**Directions for this task:** Write every line out verbatim and omit the pictures.

+--

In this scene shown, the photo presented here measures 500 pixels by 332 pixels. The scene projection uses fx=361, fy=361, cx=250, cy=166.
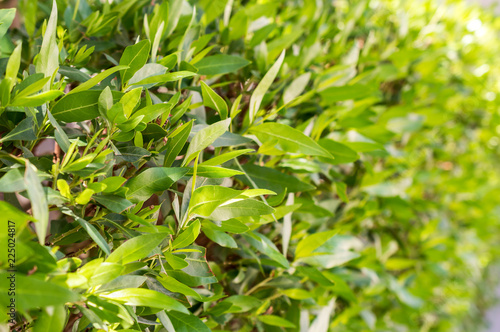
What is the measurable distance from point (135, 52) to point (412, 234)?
46.1 inches

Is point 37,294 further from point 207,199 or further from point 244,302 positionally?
point 244,302

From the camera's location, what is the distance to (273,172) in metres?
0.63

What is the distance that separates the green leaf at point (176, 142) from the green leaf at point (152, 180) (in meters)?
0.04

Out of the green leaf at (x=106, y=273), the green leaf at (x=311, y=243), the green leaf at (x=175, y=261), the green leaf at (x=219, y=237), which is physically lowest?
the green leaf at (x=311, y=243)

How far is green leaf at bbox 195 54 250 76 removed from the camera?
2.11 feet

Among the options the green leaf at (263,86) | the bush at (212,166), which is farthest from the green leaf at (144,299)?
the green leaf at (263,86)

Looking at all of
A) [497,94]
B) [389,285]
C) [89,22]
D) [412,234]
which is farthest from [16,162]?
[497,94]

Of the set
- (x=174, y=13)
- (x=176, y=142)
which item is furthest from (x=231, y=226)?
(x=174, y=13)

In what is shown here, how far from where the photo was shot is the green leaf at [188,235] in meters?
0.45

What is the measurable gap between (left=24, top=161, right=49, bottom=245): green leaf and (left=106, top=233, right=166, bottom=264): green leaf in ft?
0.31

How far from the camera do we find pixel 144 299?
1.35ft

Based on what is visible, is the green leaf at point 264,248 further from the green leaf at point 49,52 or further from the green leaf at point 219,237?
the green leaf at point 49,52

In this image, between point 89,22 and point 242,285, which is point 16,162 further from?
point 242,285

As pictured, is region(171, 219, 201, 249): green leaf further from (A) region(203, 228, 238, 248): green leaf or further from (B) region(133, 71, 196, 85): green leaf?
(B) region(133, 71, 196, 85): green leaf
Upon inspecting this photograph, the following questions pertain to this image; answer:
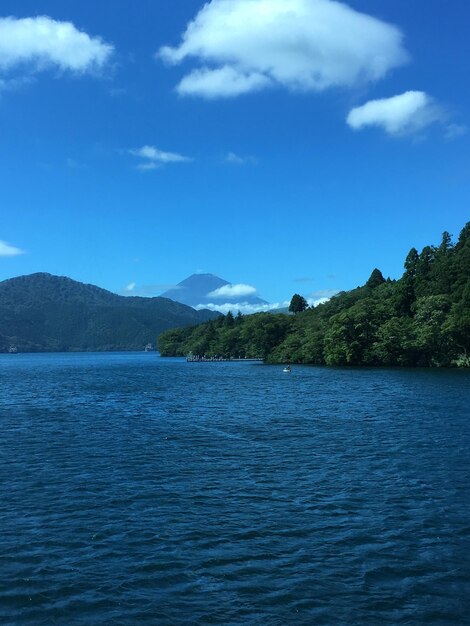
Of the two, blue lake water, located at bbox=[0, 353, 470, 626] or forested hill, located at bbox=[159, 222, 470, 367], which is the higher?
forested hill, located at bbox=[159, 222, 470, 367]

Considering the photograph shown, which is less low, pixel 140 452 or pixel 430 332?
pixel 430 332

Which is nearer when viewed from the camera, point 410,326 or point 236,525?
point 236,525

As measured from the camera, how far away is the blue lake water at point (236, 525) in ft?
50.6

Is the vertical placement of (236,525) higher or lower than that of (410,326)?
lower

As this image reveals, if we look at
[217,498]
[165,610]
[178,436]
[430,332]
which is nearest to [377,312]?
[430,332]

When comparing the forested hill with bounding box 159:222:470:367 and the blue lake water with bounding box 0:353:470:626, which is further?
the forested hill with bounding box 159:222:470:367

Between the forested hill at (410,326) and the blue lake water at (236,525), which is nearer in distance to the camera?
the blue lake water at (236,525)

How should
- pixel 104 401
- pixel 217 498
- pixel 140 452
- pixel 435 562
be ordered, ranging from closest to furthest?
pixel 435 562
pixel 217 498
pixel 140 452
pixel 104 401

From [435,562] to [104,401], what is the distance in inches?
2319

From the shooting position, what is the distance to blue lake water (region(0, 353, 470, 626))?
15.4m

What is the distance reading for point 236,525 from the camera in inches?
853

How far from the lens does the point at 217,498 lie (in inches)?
1001

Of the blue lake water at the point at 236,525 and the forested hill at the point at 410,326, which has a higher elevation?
the forested hill at the point at 410,326

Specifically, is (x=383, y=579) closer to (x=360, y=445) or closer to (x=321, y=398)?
(x=360, y=445)
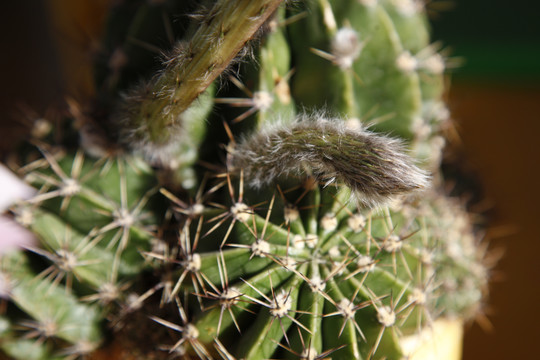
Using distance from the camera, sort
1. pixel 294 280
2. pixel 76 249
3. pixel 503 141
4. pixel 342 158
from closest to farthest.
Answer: pixel 342 158, pixel 294 280, pixel 76 249, pixel 503 141

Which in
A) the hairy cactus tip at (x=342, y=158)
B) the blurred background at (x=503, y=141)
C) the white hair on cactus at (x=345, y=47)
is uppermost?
the white hair on cactus at (x=345, y=47)

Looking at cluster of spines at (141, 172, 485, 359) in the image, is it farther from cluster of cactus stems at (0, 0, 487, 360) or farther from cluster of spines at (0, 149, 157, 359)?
cluster of spines at (0, 149, 157, 359)

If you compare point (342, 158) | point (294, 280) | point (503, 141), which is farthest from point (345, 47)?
point (503, 141)

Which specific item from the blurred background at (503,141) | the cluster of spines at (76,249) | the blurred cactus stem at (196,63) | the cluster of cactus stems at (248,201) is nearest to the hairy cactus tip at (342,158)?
the cluster of cactus stems at (248,201)

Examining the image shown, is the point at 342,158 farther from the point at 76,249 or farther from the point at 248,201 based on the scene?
the point at 76,249

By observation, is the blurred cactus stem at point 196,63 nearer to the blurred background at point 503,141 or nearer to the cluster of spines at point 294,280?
the cluster of spines at point 294,280

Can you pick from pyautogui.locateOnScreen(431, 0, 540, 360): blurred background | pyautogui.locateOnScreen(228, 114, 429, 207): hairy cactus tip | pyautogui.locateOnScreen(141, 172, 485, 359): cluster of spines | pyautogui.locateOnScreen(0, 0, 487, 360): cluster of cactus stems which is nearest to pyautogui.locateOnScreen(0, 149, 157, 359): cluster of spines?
pyautogui.locateOnScreen(0, 0, 487, 360): cluster of cactus stems

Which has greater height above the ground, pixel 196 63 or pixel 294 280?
pixel 196 63

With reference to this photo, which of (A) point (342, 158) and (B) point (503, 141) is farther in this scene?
(B) point (503, 141)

+--

**Task response:**
In this scene shown, the photo presented here measures 500 pixels by 332 pixels. The scene projection uses fx=361, fy=361, cx=250, cy=166.
What is the measurable distance from point (135, 52) to point (412, 234)?
46.1 inches

Is point 37,294 further from point 207,199 or further from point 244,302 positionally?
point 244,302

From the camera's location, what is the distance to (273,172) in metres?
0.63

What is the distance that separates the green leaf at point (176, 142) from the green leaf at point (152, 180) (in meters)?
0.04

Out of the green leaf at (x=106, y=273), the green leaf at (x=311, y=243), the green leaf at (x=175, y=261), the green leaf at (x=219, y=237), which is physically lowest?
the green leaf at (x=311, y=243)

How far is green leaf at bbox 195 54 250 76 removed from the camera?
2.11 feet

Among the options the green leaf at (263,86) | the bush at (212,166), which is farthest from the green leaf at (144,299)?
the green leaf at (263,86)

Looking at all of
A) [497,94]
B) [389,285]
C) [89,22]
D) [412,234]
which is farthest from [16,162]?
[497,94]

Of the set
- (x=174, y=13)
- (x=176, y=142)
which item is furthest from (x=231, y=226)?
(x=174, y=13)

In what is shown here, how far from where the photo was shot is the green leaf at [188,235] in meters?
0.45

What is the measurable gap between (left=24, top=161, right=49, bottom=245): green leaf and (left=106, top=233, right=166, bottom=264): green leaf in ft?
0.31

How far from the camera do we find pixel 144 299?
1.35ft

Based on what is visible, is the green leaf at point 264,248 further from the green leaf at point 49,52 or further from the green leaf at point 219,237?
the green leaf at point 49,52

In this image, between point 89,22 and point 242,285, which is point 16,162 further from?
point 242,285

As pictured, is region(171, 219, 201, 249): green leaf further from (A) region(203, 228, 238, 248): green leaf or further from (B) region(133, 71, 196, 85): green leaf?
(B) region(133, 71, 196, 85): green leaf
Upon inspecting this photograph, the following questions pertain to this image; answer:
Of the two, blue lake water, located at bbox=[0, 353, 470, 626] or forested hill, located at bbox=[159, 222, 470, 367], which is the higher?
forested hill, located at bbox=[159, 222, 470, 367]

Considering the photograph shown, which is less low, pixel 140 452 or pixel 430 332?
pixel 430 332

Which is nearer when viewed from the camera, point 410,326 or point 236,525?
point 236,525

As measured from the camera, how far away is the blue lake water at point (236, 525) in ft?
50.6

Is the vertical placement of (236,525) higher or lower than that of (410,326)?
lower

As this image reveals, if we look at
[217,498]
[165,610]
[178,436]
[430,332]
which is nearest to [377,312]?
[430,332]

When comparing the forested hill with bounding box 159:222:470:367 and the blue lake water with bounding box 0:353:470:626, which is further?
the forested hill with bounding box 159:222:470:367

Between the forested hill at (410,326) and the blue lake water at (236,525), which is nearer in distance to the camera?
the blue lake water at (236,525)

How should
- pixel 104 401
- pixel 217 498
- pixel 140 452
- pixel 435 562
be ordered, ranging from closest to furthest?
pixel 435 562
pixel 217 498
pixel 140 452
pixel 104 401

From [435,562] to [104,401], what is the distance in inches?
2319

From the shooting position, what is the distance to blue lake water (region(0, 353, 470, 626))?
15.4m

What is the distance reading for point 236,525 from the camera in inches?
853

How far from the lens does the point at 217,498 lie (in inches)?
1001

Of the blue lake water at the point at 236,525 and the forested hill at the point at 410,326, which has a higher elevation?
the forested hill at the point at 410,326

Specifically, is (x=383, y=579) closer to (x=360, y=445) or closer to (x=321, y=398)?
(x=360, y=445)
Using distance from the camera, sort
1. pixel 294 280
2. pixel 76 249
3. pixel 503 141
4. pixel 342 158
from closest to farthest.
Answer: pixel 342 158, pixel 294 280, pixel 76 249, pixel 503 141

Which in
A) the hairy cactus tip at (x=342, y=158)
B) the blurred background at (x=503, y=141)
C) the white hair on cactus at (x=345, y=47)
is uppermost?
the white hair on cactus at (x=345, y=47)

Looking at cluster of spines at (141, 172, 485, 359) in the image, is it farther from cluster of cactus stems at (0, 0, 487, 360) or farther from cluster of spines at (0, 149, 157, 359)?
cluster of spines at (0, 149, 157, 359)

If you compare point (342, 158) | point (294, 280) | point (503, 141), which is farthest from point (345, 47)?
point (503, 141)

Which specific item from the blurred background at (503,141) | the cluster of spines at (76,249) | the blurred cactus stem at (196,63) | the cluster of cactus stems at (248,201) is nearest to the hairy cactus tip at (342,158)?
the cluster of cactus stems at (248,201)

Examining the image shown, is the point at 342,158 farther from the point at 76,249 or farther from the point at 248,201 based on the scene?
the point at 76,249

By observation, is the blurred cactus stem at point 196,63 nearer to the blurred background at point 503,141 or nearer to the cluster of spines at point 294,280?
the cluster of spines at point 294,280

Can you pick from pyautogui.locateOnScreen(431, 0, 540, 360): blurred background | pyautogui.locateOnScreen(228, 114, 429, 207): hairy cactus tip | pyautogui.locateOnScreen(141, 172, 485, 359): cluster of spines | pyautogui.locateOnScreen(0, 0, 487, 360): cluster of cactus stems which is nearest to pyautogui.locateOnScreen(0, 149, 157, 359): cluster of spines?
pyautogui.locateOnScreen(0, 0, 487, 360): cluster of cactus stems

Which has greater height above the ground, pixel 196 63 or pixel 294 280?
pixel 196 63

With reference to this photo, which of (A) point (342, 158) and (B) point (503, 141) is farther in this scene?
(B) point (503, 141)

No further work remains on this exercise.